Travail à faire
Rédigez la suite du bulletin sur la situation en Turquie reproduit ci-dessous, en commençant juste après sa dernière phrase.
:: Extrait fourni ::
Publications

Haut

POINT SUR LA SITUATION EN TURQUIE

CILDEKT
 -
Liste
NO: 183

30/10/2000

  1. 101 REPRÉSENTANTS AMÉRICAINS DEMANDENT LA LIBÉRATION DES DÉPUTÉS KURDES ET LA LEVÉE DES INTERDICTIONS SUR LA LANGUE ET LA CULTURE KURDES
  2. TROIS VILLAGEOIS KURDES TUÉS PAR LES SOLDATS TURCS À HAKKARI : LES CORPS RESTENT INTROUVABLES, LE SEUL RESCAPÉ EST ARRÊTÉ
  3. LA COUR DE SÛRETÉ DE L’ETAT DE DIYARBAKIR ACCUSE UNE MAIRE HADEP D’AVOIR PRONONCÉ LE MOT " KURDISTAN " DANS UNE INTERVIEW
  4. UNE DÉPUTÉE TROP CRITIQUE SUR LA TORTURE EN TURQUIE, ÉCARTÉE DE SES FONCTIONS À LA COMMISSION PARLEMENTAIRE DES DROITS DE L’HOMME
  5. AKIN BIRDAL À NOUVEAU POURSUIVI POUR " DÉLIT D’OPINION "
  6. MÊME LE RECENSEMENT DE POPULATION TURQUE EST TRUQUÉE
  7. LU DANS LA PRESSE TURQUE : " LE SILENCE PROFOND SUR LE FRONT TURC "


101 REPRÉSENTANTS AMÉRICAINS DEMANDENT LA LIBÉRATION DES DÉPUTÉS KURDES ET LA LEVÉE DES INTERDICTIONS SUR LA LANGUE ET LA CULTURE KURDES


101 membres du Congrès américain ont, le 20 octobre, soutenu la résolution 461 de la Chambre des représentants appelant à la libération immédiate et inconditionnelle de Leyla Zana, Orhan Dogan, Hatip Dicle et de Selim Sadak, quatre députés kurdes du Parlement turc emprisonnés et ont également demandé la levée des interdictions sur la langue et la culture kurdes.

En 1999, 153 membres du Congrès américain avaient signé une lettre adressée au président Clinton, lui demandant d’œuvrer pour la libération des députés kurdes. Les autorités turques n’avaient pas cédé à la demande, mais avaient offert à Leyla Zana la possibilité de la libérer si elle faisait une demande pour raison de santé. L. Zana avait refusé de se prêter à ce genre de manœuvre et avait préféré rester solidaire de ses collègues. Les quatre députés kurdes se trouvent depuis mars 1994 incarcérés à la prison Ulucanlar d’Ankara.
:::
:: Données ::
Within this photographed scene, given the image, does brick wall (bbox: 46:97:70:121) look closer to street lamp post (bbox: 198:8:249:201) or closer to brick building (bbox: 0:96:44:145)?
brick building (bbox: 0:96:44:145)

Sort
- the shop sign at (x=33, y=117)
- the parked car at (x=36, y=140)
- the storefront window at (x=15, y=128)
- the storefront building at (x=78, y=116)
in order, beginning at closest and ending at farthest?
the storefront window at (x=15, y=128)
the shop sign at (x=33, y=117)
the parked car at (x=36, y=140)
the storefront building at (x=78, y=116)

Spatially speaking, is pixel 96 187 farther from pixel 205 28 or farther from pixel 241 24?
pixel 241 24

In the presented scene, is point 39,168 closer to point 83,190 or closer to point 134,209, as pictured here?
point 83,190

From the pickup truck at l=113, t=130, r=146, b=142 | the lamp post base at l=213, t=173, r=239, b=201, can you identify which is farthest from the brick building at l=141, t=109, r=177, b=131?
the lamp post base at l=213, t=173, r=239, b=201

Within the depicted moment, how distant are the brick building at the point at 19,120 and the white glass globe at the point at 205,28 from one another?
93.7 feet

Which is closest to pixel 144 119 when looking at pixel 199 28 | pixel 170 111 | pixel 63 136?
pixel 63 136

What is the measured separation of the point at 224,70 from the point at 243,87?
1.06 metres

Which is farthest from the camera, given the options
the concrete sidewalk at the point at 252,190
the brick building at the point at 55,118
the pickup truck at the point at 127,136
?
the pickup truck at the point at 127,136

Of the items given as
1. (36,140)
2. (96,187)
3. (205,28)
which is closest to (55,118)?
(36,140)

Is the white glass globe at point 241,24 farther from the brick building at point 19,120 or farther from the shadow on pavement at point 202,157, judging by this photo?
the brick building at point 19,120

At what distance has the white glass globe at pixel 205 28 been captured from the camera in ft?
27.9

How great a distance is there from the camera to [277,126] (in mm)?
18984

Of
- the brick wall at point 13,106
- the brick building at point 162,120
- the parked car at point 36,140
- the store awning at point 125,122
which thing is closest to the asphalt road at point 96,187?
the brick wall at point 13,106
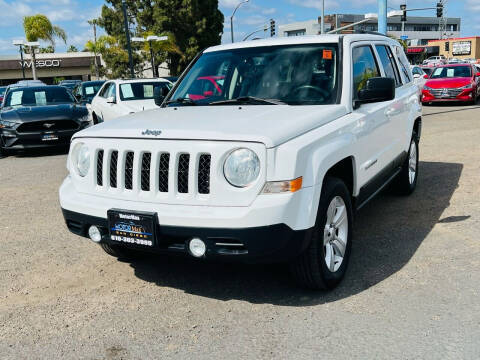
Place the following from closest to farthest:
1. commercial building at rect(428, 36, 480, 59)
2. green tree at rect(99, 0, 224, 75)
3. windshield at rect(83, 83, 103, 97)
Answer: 1. windshield at rect(83, 83, 103, 97)
2. green tree at rect(99, 0, 224, 75)
3. commercial building at rect(428, 36, 480, 59)

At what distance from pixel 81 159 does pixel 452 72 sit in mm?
19953

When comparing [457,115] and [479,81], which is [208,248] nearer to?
[457,115]

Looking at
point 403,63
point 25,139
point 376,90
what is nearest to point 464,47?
point 25,139

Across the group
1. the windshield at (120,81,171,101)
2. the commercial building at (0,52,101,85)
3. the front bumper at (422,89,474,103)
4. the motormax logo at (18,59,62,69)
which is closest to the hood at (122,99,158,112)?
the windshield at (120,81,171,101)

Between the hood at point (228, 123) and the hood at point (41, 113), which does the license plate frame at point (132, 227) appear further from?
the hood at point (41, 113)

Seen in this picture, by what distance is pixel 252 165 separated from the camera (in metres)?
3.22

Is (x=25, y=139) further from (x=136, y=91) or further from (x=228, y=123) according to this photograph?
(x=228, y=123)

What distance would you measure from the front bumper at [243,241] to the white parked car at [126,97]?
8.77 metres

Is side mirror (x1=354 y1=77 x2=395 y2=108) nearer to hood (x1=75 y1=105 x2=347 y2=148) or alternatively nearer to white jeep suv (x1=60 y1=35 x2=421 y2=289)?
white jeep suv (x1=60 y1=35 x2=421 y2=289)

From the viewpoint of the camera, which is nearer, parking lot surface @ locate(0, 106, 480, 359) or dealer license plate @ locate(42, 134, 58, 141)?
parking lot surface @ locate(0, 106, 480, 359)

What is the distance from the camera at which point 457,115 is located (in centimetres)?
1639

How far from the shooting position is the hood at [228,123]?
10.8ft

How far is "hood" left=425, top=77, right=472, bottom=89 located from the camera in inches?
778

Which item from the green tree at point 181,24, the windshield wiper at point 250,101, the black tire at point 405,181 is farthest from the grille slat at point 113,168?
the green tree at point 181,24
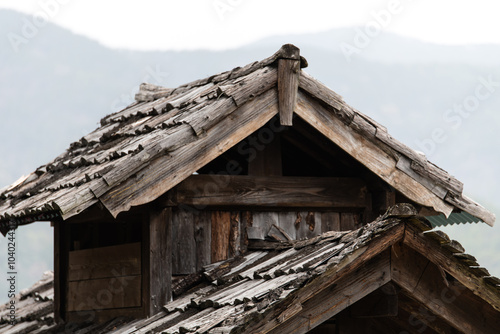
:::
Corrigé
TROIS VILLAGEOIS KURDES TUÉS PAR LES SOLDATS TURCS À HAKKARI : LES CORPS RESTENT INTROUVABLES, LE SEUL RESCAPÉ EST ARRÊTÉ


Trois villageois kurdes, autorisés par la gendarmerie de Hakkari à aller cueillir des noix de leurs villages vidés par la force il y a déjà quelques années, ont, le 22 octobre, été tués par les soldats turcs venus de la province voisine de Sirnak. [ndlr : Selon les statistiques officielles, plus de 3400 villages kurdes ont été évacués par les militaires turcs]. Une des victimes blessées, seul rescapé de l’opération, est arrêtée et les corps des trois autres ne sont toujours pas rendus à leurs familles. Aussi, Macit Piruzbeyoglu, député de la Mère patrie (ANAP) de Hakkari, est-il intervenu auprès du ministère de l’intérieur afin que les victimes aient au moins une sépulture décente. Mais, les corps restent introuvables jusqu’à présent et les familles accusent les soldats de les avoir dissimulés.

Mehmet Kurt, Cevher Orhan, Salih Orhan et Kemal Tekin, domiciliés au village de Marunis (Yoncali en turc), dans la province de Hakkari, avaient été déplacés en 1993 à Xacort dans la province de Van par les militaires turcs. Après avoir obtenu l’autorisation de la gendarmerie centrale de Hakkari, les quatre villageois étaient venus le 19 octobre dans leur village pour la récolte annuelle des noix. Des soldats en poste dans la région ont alors ouvert le feu en pleine journée sur les villageois. Bilan de l’opération, M. Kurt, C. Orhan, S. Orhan, sont morts sur le coup alors que K. Tekin, blessé et réfugié auprès des protecteurs de villages de la tribu de Beytushebat Pirusi, a été remis aux escadrons de Sirnak. M. Piruzbeyoglu a dénoncé le fait que Kemal Tekin ait été contraint par les soldats de Sirnak d’affirmer que le massacre avait été perpétré par le parti des travailleurs du Kurdistan (PKK).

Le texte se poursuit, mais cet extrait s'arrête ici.